→ **What is being asked**: From the line that holds "Nick Jr 1999" down to the last line of the listing below, transcribe exactly and only those lines. Leave pictures out.

=== Section Start ===

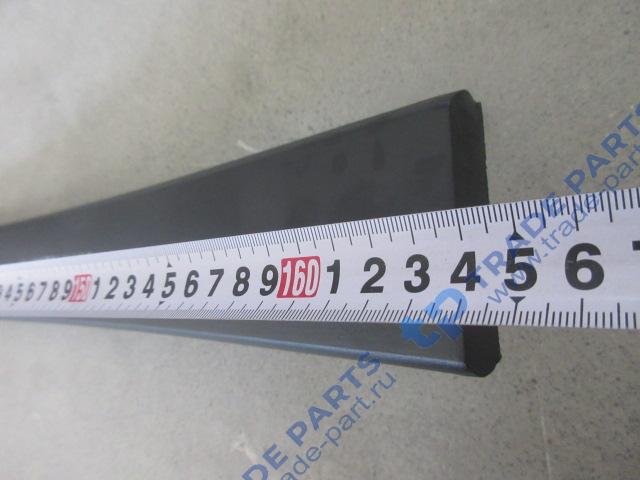 Реальная фотография лист задней рессоры f3000 №2 22x90 l=1640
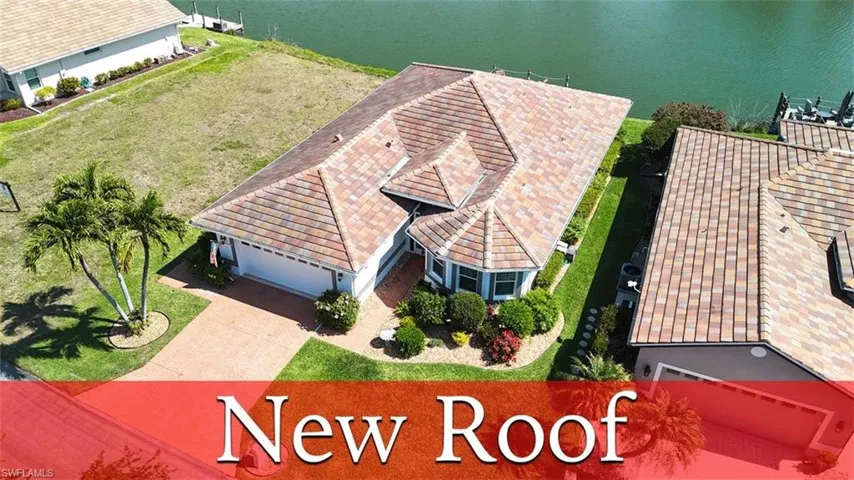 New roof 2023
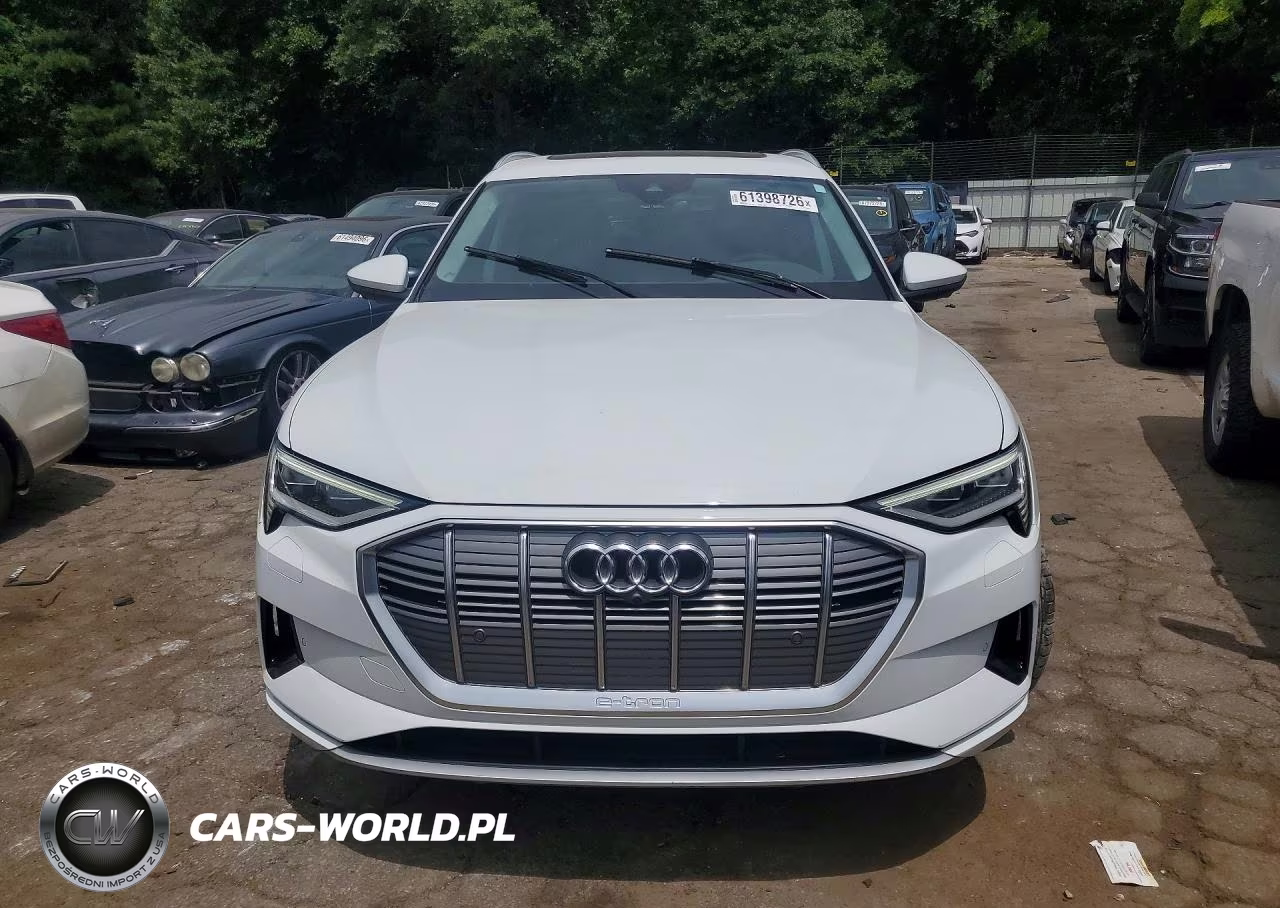 2021 Audi E-Tron Premium Plus VIN:WA1LAAGEXMB024151 - 5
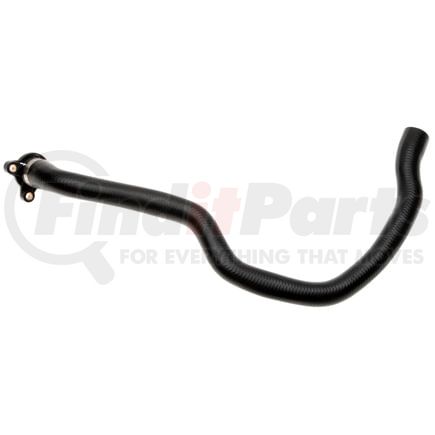 27283X by ACDELCO - Molded Coolant Bypass Hose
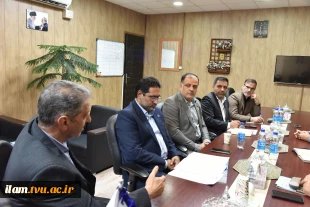 با حضور رئیس دانشگاه برگزار شد؛
نخستین جلسه ستاد اربعین حسینی دانشگاه ملی مهارت در راستای حضور پرشور دانشگاهیان در مراسم باشکوه پیاده‌روی اربعین حسینی ۱۴۰۵ 3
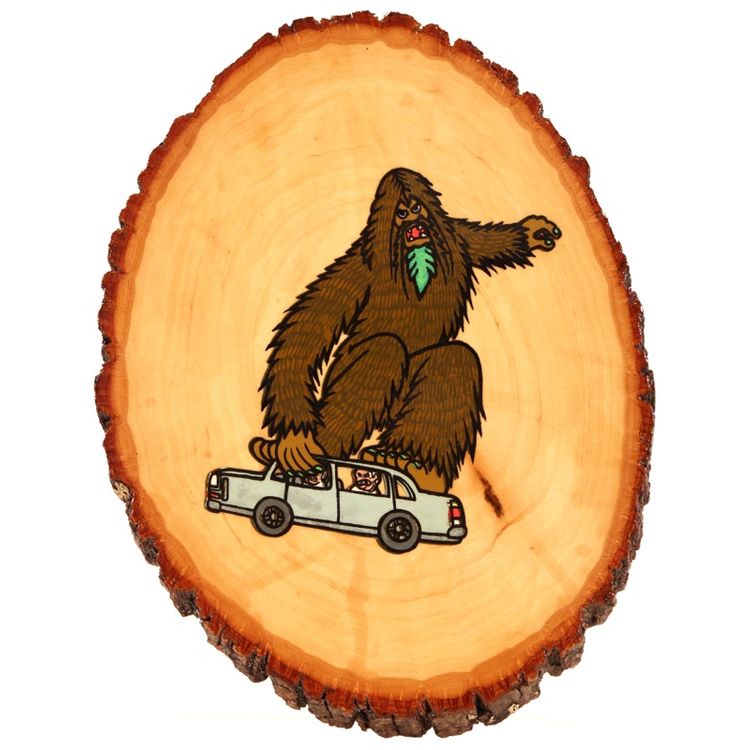 Japan Air by Bigfoot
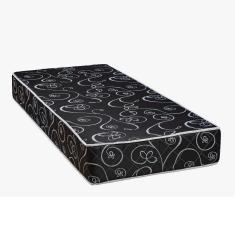 Colchão Solteiro Berflex Belem D-23 Liso 88x188x12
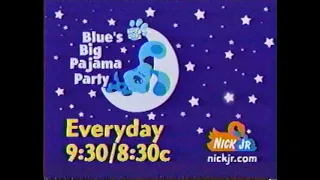 Nick Jr 1999 Commercial Break Compilation Ft. Face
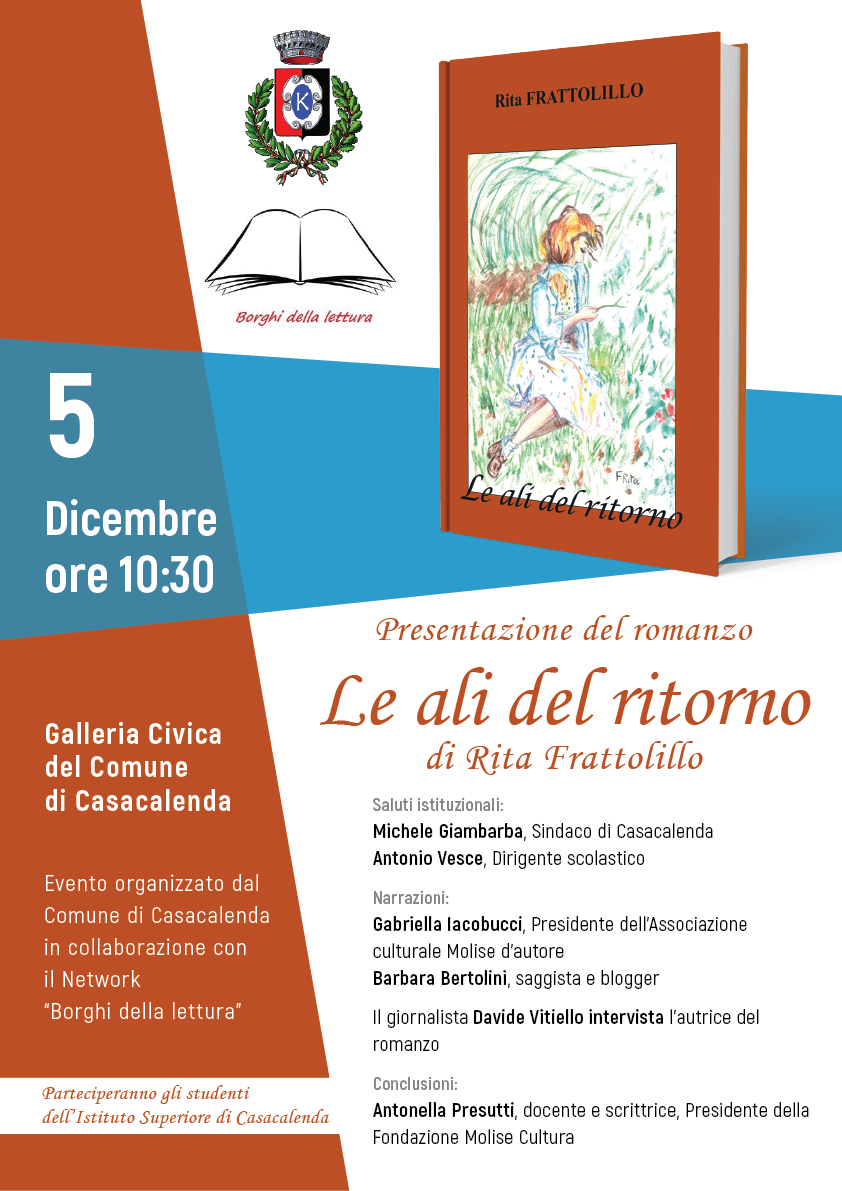 Presentazione a CASACALENDA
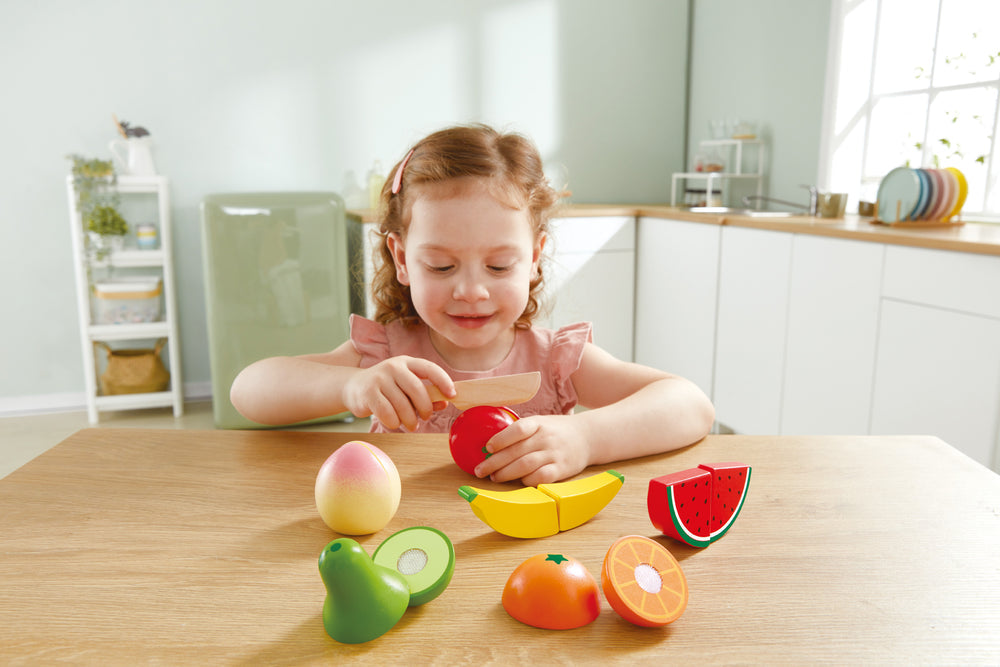 Hape Fruit Set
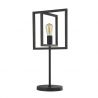 Veioza, Lampa de masa design industrial Plaza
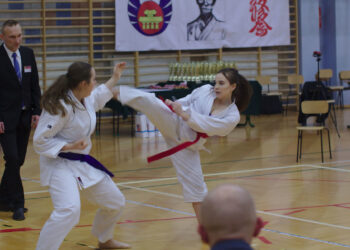 Mielec: 14. Ogólnopolski Turniej Karate Shorin Ryu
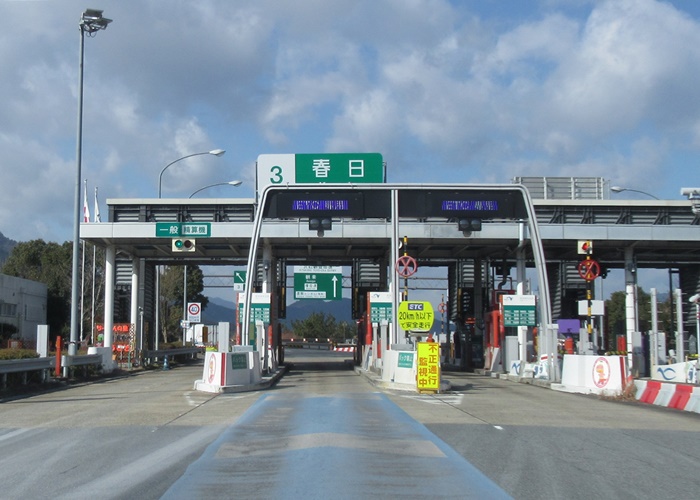 北近畿豊岡自動車道春日ic 和田山ic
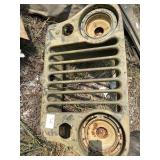 Jeep Grill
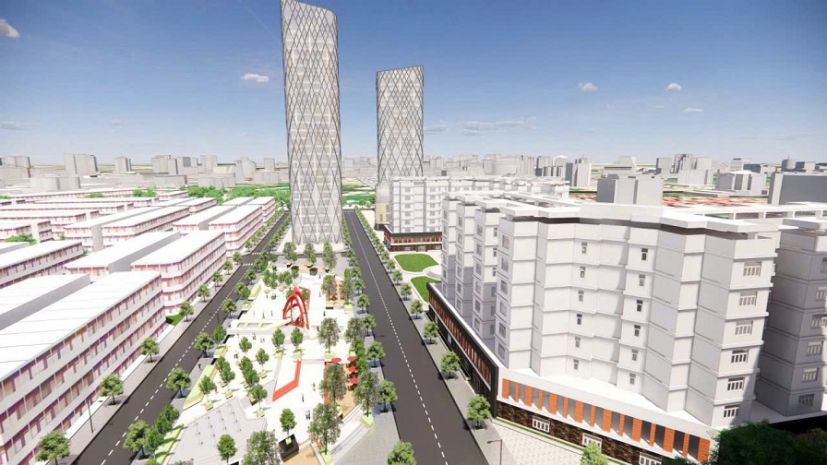 Chính chủ bán nhanh liền kề belhomes vsip từ sơn  sẵn dòng 7481866
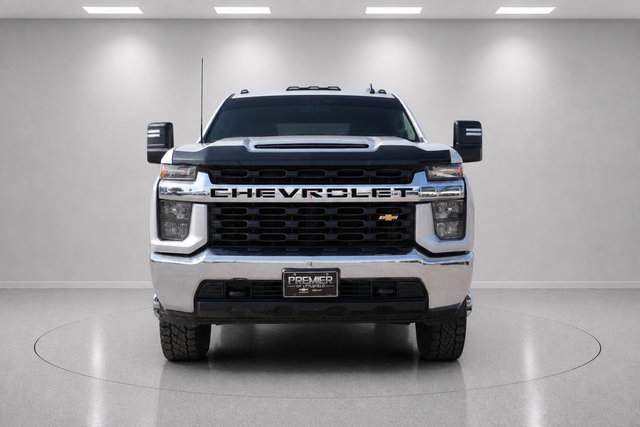 Used 2021 Chevrolet Silverado 3500 LT AWD/4WD image 8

=== Section End ===

→ **Expected answer**:
 Nick Jr 1999 Commercial Break Compilation Ft. Face
 Presentazione a CASACALENDA
 Hape Fruit Set
 Veioza, Lampa de masa design industrial Plaza
 Mielec: 14. Ogólnopolski Turniej Karate Shorin Ryu
 北近畿豊岡自動車道春日ic 和田山ic
 Jeep Grill
 Chính chủ bán nhanh liền kề belhomes vsip từ sơn  sẵn dòng 7481866
 Used 2021 Chevrolet Silverado 3500 LT AWD/4WD image 8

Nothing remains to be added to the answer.